Koozali.org formerly Contribs.org

SNORT/acid default rules...

Guck Puppy

SNORT/acid default rules...
« on: May 12, 2003, 09:49:29 PM »
I just installed this IDS thingy and it's doing what it's supposed to do. The "Guardian" part of it (http://www.chaotic.org/guardian/) is also doing what it's supposed to do (block the IP address of the "attacker" for 24 hours).

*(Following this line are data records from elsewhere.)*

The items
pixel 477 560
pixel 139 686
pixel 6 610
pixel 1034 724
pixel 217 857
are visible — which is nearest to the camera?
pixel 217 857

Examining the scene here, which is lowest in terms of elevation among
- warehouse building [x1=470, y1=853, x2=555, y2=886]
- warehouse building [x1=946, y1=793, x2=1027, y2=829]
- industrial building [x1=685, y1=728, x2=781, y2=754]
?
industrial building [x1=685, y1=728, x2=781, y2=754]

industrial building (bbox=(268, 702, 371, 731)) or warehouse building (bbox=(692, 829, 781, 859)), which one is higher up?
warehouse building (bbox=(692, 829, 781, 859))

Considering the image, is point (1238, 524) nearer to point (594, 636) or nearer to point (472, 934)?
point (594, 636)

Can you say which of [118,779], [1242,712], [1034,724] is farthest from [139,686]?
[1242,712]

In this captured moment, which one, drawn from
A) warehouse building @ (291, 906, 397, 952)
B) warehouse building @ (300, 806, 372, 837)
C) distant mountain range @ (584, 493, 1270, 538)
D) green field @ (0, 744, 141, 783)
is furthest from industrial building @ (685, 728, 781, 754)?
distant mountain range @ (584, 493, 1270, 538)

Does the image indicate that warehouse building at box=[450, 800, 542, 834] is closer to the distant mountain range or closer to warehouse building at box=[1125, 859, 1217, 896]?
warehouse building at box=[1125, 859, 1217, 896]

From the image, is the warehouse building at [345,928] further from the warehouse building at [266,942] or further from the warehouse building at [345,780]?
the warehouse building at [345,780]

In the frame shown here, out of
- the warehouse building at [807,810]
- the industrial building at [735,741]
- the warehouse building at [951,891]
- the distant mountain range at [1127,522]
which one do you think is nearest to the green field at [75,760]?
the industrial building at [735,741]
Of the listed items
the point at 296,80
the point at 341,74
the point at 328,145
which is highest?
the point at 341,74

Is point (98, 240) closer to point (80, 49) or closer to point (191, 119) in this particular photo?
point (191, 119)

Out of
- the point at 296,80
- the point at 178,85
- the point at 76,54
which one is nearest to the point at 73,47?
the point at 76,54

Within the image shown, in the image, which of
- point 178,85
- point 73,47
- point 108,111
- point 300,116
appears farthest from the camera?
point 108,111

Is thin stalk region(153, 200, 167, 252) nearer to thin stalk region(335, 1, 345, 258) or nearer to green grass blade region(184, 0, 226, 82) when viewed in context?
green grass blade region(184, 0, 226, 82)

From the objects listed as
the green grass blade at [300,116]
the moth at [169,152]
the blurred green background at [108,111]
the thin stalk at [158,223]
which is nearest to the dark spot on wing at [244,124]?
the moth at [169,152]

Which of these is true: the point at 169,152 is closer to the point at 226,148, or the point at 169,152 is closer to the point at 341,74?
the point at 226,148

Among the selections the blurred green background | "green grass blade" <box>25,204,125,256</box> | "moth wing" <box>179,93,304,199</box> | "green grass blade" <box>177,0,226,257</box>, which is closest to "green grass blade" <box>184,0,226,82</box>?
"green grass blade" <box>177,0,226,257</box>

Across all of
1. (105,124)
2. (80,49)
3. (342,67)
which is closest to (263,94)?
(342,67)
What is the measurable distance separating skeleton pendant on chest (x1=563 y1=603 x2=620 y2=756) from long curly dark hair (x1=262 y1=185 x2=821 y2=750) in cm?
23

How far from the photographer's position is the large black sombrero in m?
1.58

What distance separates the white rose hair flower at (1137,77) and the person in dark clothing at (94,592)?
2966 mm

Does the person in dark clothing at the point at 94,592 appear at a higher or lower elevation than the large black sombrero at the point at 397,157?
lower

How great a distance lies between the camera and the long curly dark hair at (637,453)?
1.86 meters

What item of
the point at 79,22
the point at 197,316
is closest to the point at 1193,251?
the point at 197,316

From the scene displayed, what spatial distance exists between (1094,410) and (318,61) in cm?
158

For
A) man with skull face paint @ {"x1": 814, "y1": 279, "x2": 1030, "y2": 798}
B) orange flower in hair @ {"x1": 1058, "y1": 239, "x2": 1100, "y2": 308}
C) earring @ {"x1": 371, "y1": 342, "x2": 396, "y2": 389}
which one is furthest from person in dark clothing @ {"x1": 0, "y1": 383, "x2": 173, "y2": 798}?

I just wanted to point to anyone who fits into any of the following categories that the default setup may need a bit of tweaking :

- you host public websites you want spidered by search engines
- you host your own primary dns which you want seconded by an external nameserver

by default, snort & guardian will

- block any ip (for 24 hours) that asks for your robots.txt file
  (edit /etc/web-misc.rules)

- block any ip (for 24 hours) that attempts a dns zone transfer
  (edit /etc/dns.rules)

This is probably all fine and good for the majority that don't run dns or web - although even for them, the ports would not be open so why would you monitor?

Also I was surprised that the snort rules weren't templated... although I guess the automatic updating of the rules could have something to do with that. Actually, with that in mind, I wonder what will happen to the rules I have turned off once the weekly rule update happens?



Re: SNORT/acid default rules...
« Reply #1 on: May 15, 2003, 02:48:15 AM »
I think the snort rules are located under the "rules" directory and you define which rules to use in /etc/snort/snort.conf.  The snort.conf doesn't get updated with the weekly updated.  Just going from memory here since I'm away from my SME.

Guck Puppy

Re: SNORT/acid default rules...
« Reply #2 on: May 22, 2003, 06:55:39 AM »
You are correct.

That web-robots rule I mentioned... I'm trying to figure out how I can make sure it stays disabled (so guardian doesn't block the spider) while at the same time getting regular rule updates... perhaps some combination of grep and sed...?


Guck Puppy

Re: SNORT/acid default rules...
« Reply #3 on: May 24, 2003, 12:22:33 AM »
It's not pretty, but you can use grep to remove rules you don't want when the update happens.

I added these lines to update-rules.sh after the rules are copied in place :

# remove excluded rules
/bin/grep -v --extended-regex "WEB-MISC robots?.txt access" /etc/snort/web-misc.rules > /tmp/snort_web-misc.rules
/bin/grep -v --extended-regex "DNS zone transfer ..." /etc/snort/dns.rules > /tmp/snort_dns.rules
mv /tmp/snort_web-misc.rules /etc/snort/web-misc.rules
mv /tmp/snort_dns.rules /etc/snort/dns.rules

the "grep -v" thing means "give me everything in the file that doesn't match" effectively removing the rules you don't want.